== Extracted text ==
December 6, 2013
TERI WOODS PUBLISHING, L.L.C., et al., Plaintiffs,
DESEAN WILLIAMS, et al., Defendants.
ROBERT F. KELLY SENIOR JUDGE
Presently before this Court is Plaintiffs, Teri Woods Publishing, LLC (“Plaintiff Publishing”) and Teri Woods’ (“Plaintiff Woods”) (collectively, “Plaintiffs”), Motion for Reconsideration, and Defendants, Urban Knowledge (“Defendant Knowledge”) and Carl Weber’s (“Defendant Weber”) (collectively, “Defendants”), Response in Opposition. For the following reasons, Plaintiffs’ Motion is Denied.
Plaintiff Publishing is a domestic, limited liability company engaged as a “mom-and-pop sort of book publishing company” in Philadelphia, Pennsylvania. Compl. at 2. Plaintiff Woods, is an adult individual and a “well known, New York Times best selling author” residing in Philadelphia, Pennsylvania. Id. Plaintiffs aver that they are the rightful and lawful copyright holders of the following literary works: “Dutch I”; “Dutch II” a/k/a “Dutch II: Angel’s Revenge”; and, “Dutch III: International Gangster” (collectively, the “Dutch series.”) Id.
Defendant Knowledge is a limited liability company with a principal place of business in Baltimore, Maryland. Id. at 3. Defendant Knowledge is operated by its principal, Defendant Weber. Id. In the Complaint, Plaintiffs allege Defendants engaged in the unlawful distribution and/or sale of Plaintiffs’ copyrighted literary works. Id. at 4-6.
On August 23, 2012, Plaintiffs filed suit against seven Defendants including Defendants Knowledge and Weber. Id. Plaintiffs’ Complaint sets forth fourteen counts including: Copyright Infringement; Civil Conspiracy; Unjust Enrichment; Accounting; Constructive Trust; Permanent Injunction; Violation of N.J. Racketeer Influenced Corrupt Organizations (“RICO”) statute; False Light Invasion of Privacy; and New Jersey State Civil Rights Violations. Id. at 6-18.
On August 30, 2013, Defendants filed a Motion to Dismiss for Failure to State a Claim for Which Relief May be Granted. See Doc. 59. Plaintiffs filed a Response in Opposition on September 30, 2013. See Doc. No. 64. On October 25, 2013, we granted Defendants’ Motion to Dismiss finding that res judicata barred Plaintiffs’ claims. See Doc. No. 65.
Plaintiffs sought reconsideration of our Order dismissing Plaintiffs’ claims against Defendants by motion on November 8, 2013. See Doc. No. 69. Eleven days later, Defendants responded in opposition to Plaintiffs’ Motion. See Doc. No. 70. In consideration of the arguments raised in these filings, we proceed to analyze Plaintiffs’ Motion.

== Data extract ==
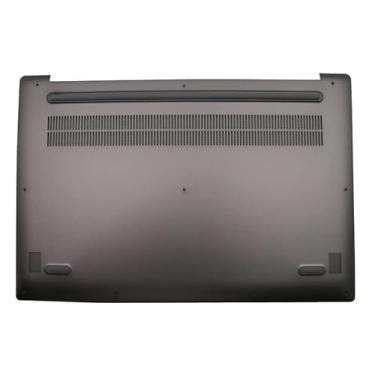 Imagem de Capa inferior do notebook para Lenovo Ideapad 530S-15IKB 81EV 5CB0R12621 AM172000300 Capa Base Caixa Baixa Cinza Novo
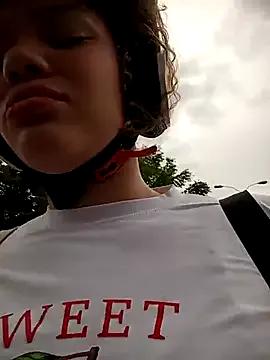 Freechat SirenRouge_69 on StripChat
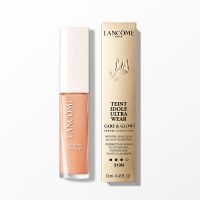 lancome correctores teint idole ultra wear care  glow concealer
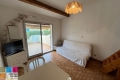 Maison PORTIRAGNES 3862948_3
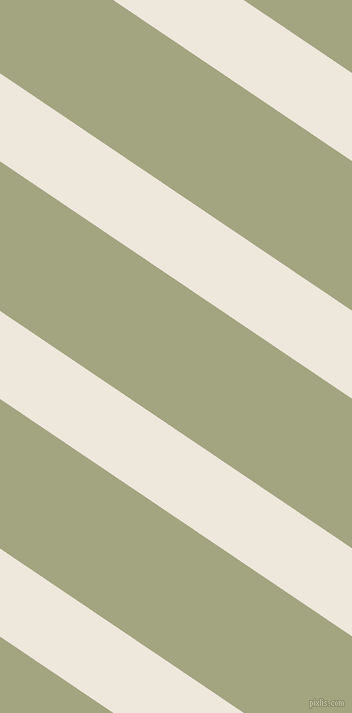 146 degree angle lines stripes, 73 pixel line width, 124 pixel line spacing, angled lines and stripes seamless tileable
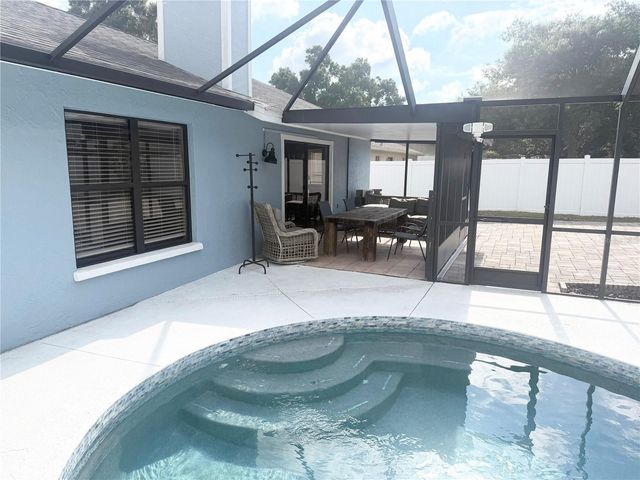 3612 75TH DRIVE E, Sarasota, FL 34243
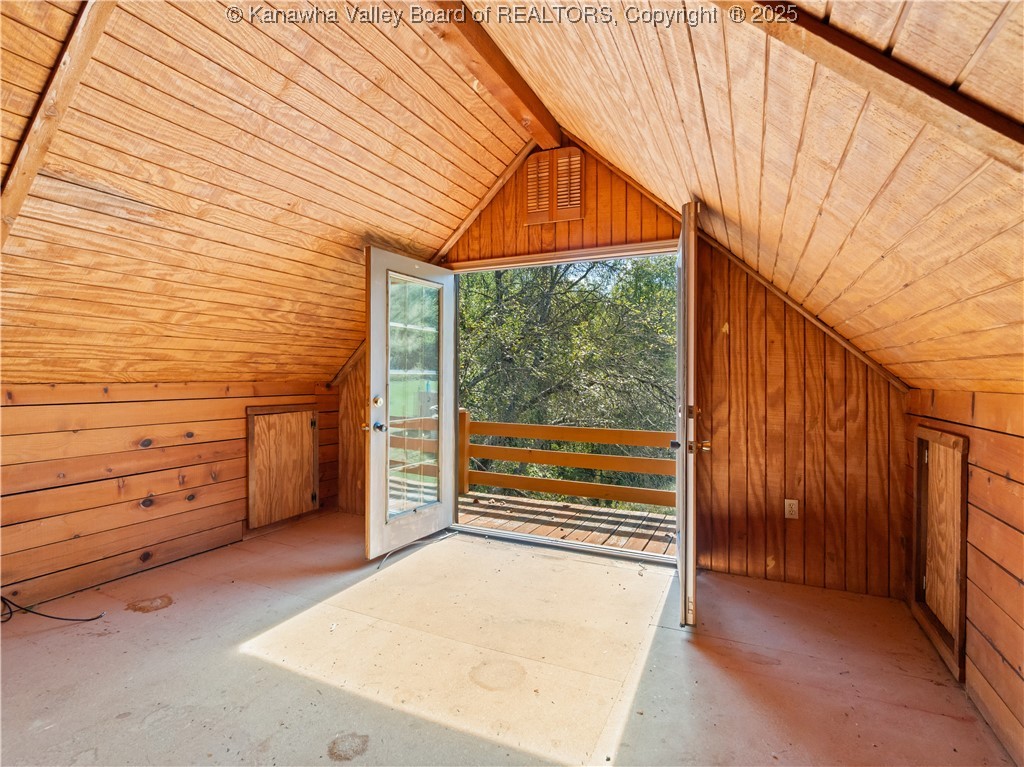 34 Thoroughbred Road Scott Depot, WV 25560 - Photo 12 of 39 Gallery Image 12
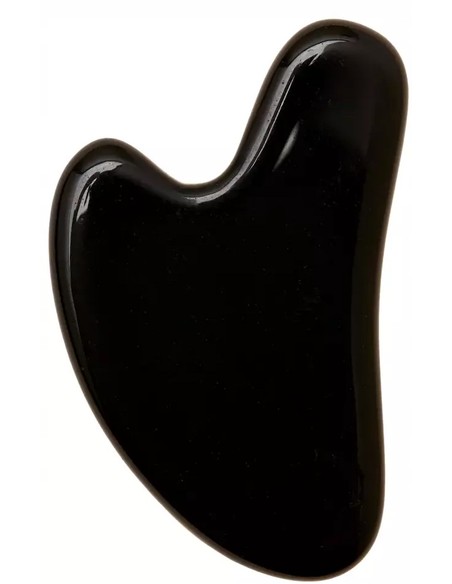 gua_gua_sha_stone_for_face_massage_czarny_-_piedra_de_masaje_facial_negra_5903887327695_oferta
--
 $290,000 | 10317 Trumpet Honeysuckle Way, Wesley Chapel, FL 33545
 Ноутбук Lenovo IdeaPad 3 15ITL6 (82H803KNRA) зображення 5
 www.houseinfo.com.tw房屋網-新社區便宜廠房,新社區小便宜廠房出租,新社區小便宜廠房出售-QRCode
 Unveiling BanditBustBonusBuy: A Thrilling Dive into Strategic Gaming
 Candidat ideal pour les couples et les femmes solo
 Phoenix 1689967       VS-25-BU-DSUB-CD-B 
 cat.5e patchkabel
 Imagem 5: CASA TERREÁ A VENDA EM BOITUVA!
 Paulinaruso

== Tasks to perform ==
1/ Extract the stretch of the court opinion from "On August 30, 2013, Defendants" through "Doc. No. 65.".
2/ Summarize the court opinion in two sentences.
3/ Write what comes next in the court opinion, starting after its last sentence.

== Answer list ==
1/
On August 30, 2013, Defendants filed a Motion to Dismiss for Failure to State a Claim for Which Relief May be Granted. See Doc. 59. Plaintiffs filed a Response in Opposition on September 30, 2013. See Doc. No. 64. On October 25, 2013, we granted Defendants’ Motion to Dismiss finding that res judicata barred Plaintiffs’ claims. See Doc. No. 65.

2/ The court denied a motion for reconsideration filed by Teri Woods Publishing and Teri Woods against Urban Knowledge and Carl Weber, whom the plaintiffs accused of unlawfully distributing or selling the Dutch series of books. The plaintiffs sued in August 2012, the court dismissed their claims against these defendants on res judicata grounds in October 2013, and the plaintiffs sought reconsideration in November 2013.

3/
II. STANDARD OF REVIEW
Motions for reconsideration are governed by Federal Rule of Civil Procedure 59(e). See Fed. R. Civ. P. 59(e). The purpose of a motion for reconsideration is to correct manifest errors of law or fact or to present newly discovered evidence. Lazaridis v. Wehmer, 591 F.3d 666, 669 (3d Cir. 2010). Accordingly, a judgment may be altered or amended if the party seeking reconsideration demonstrates one of the following narrowly defined circumstances: (1) an intervening change in the controlling law; (2) the availability of new evidence that was not available at the time of the Court’s judgment; or, (3) the need to correct a clear error of law or to prevent manifest injustice. See Max’s Seafood Café ex rel. Lou-Ann, Inc. v. Quinteros, 176 F.3d 669, 677 (3d Cir. 1999) (citing N. River Ins. Co. v. CIGNA Reinsurance Co., 52 F.3d 1194, 1218 (3d Cir. 1995)). “Mere dissatisfaction with the Court’s factual or legal rulings . . . does not meet the manifest injustice standard; the motion for reconsideration should be more than a forum to express dissatisfaction with the result ordered in the Court’s opinion.” Kansas City Fire & Marine Ins. Co. v. Consolidated Rail Corp., 97-8134, 1999 WL 497232, at *1 (E.D. Pa. July 14, 1999). Due to the strong interest by the judiciary in the finality of its decisions, the reconsideration of a court’s judgment is an extraordinary remedy, and therefore, should be granted sparingly. See In re Commonwealth’s Mot. to Appoint Counsel, No. 13-510, 2013 WL 5781732, at *1 (M.D. Pa. Oct. 25, 2013); Conway v. A.I. DuPont Hosp. for Children, No. 04-4862, 2009 WL 1492178, at *2 (E.D. Pa. May 26, 2009).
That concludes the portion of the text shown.